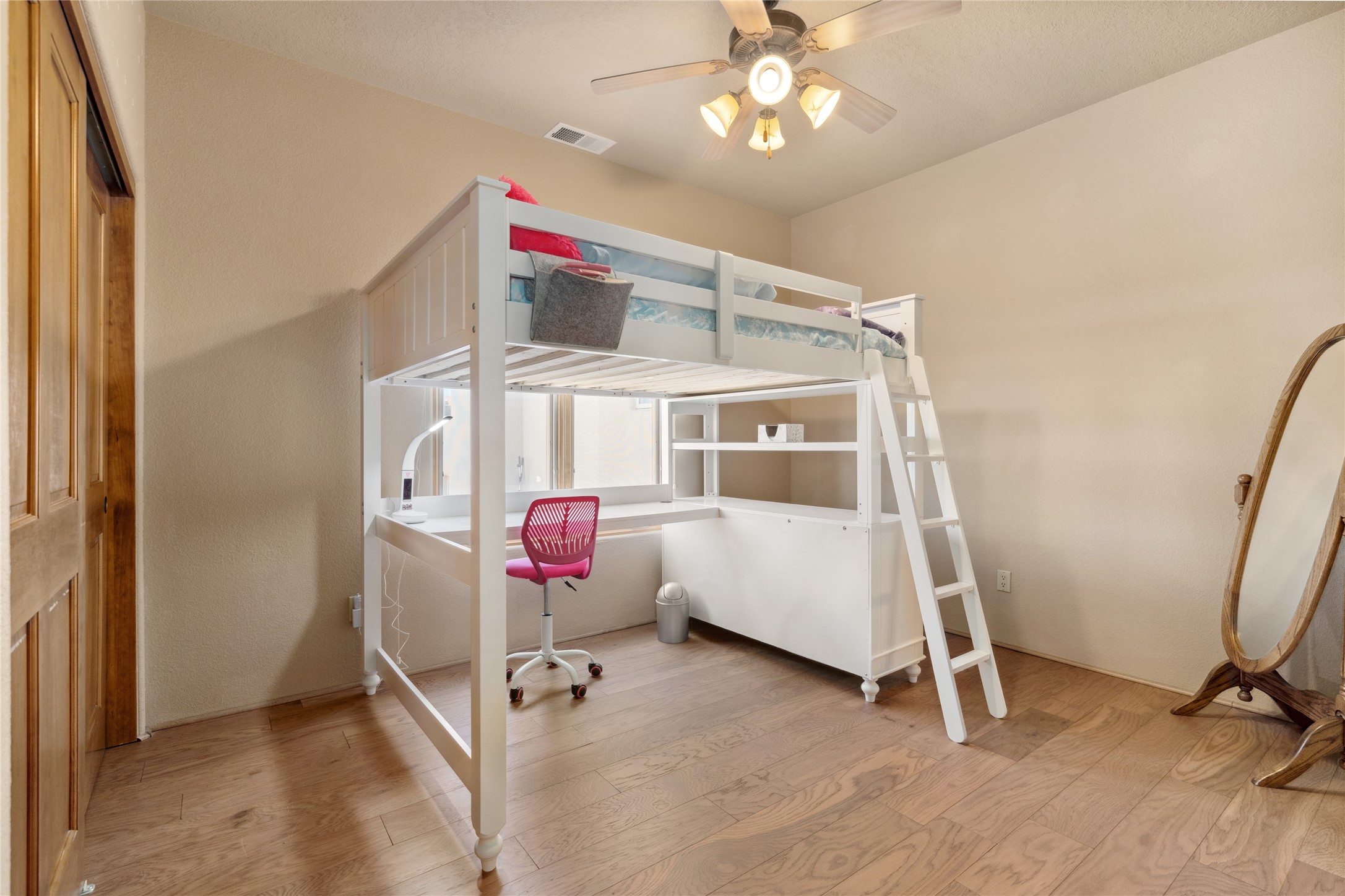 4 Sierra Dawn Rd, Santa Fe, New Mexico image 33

++++

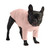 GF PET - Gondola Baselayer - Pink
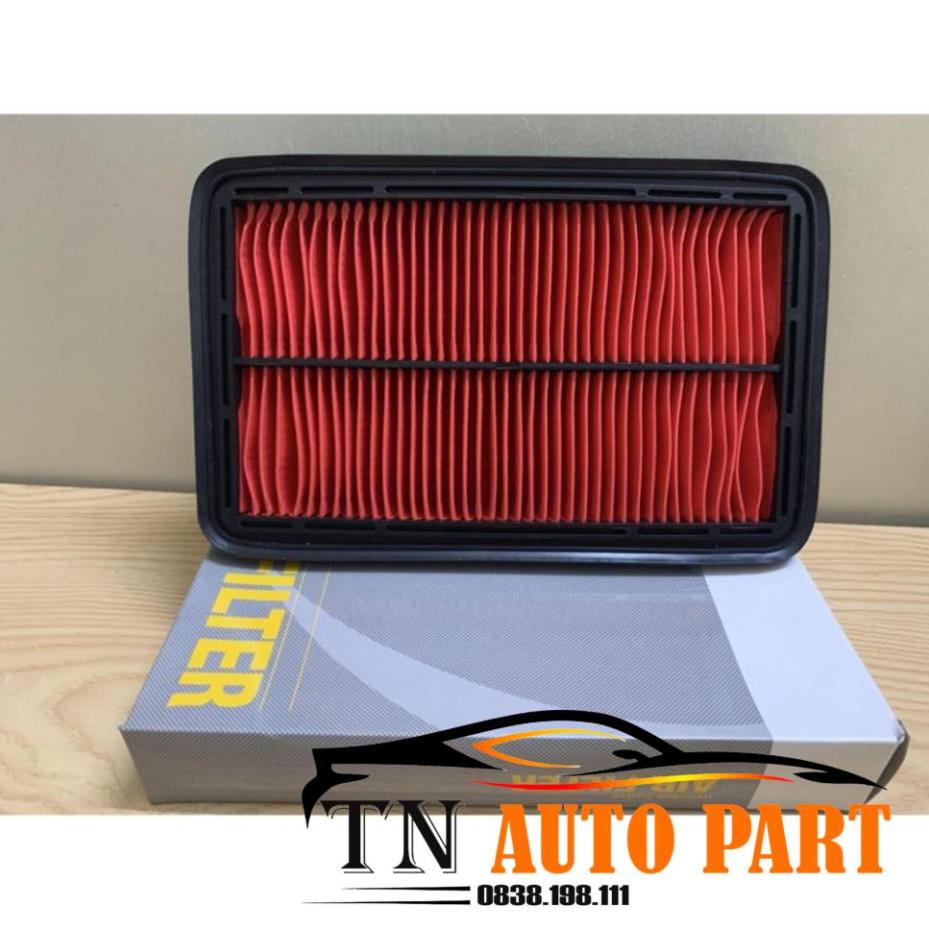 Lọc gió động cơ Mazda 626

++++

Exercise requirements: Above are records; write out the lines from the one with "GF PET - Gondola Baselayer - Pink" down to the one with "Lọc gió động cơ Mazda 626", exactly, leaving the pictures out.

Exercise result:
 GF PET - Gondola Baselayer - Pink
 Lọc gió động cơ Mazda 626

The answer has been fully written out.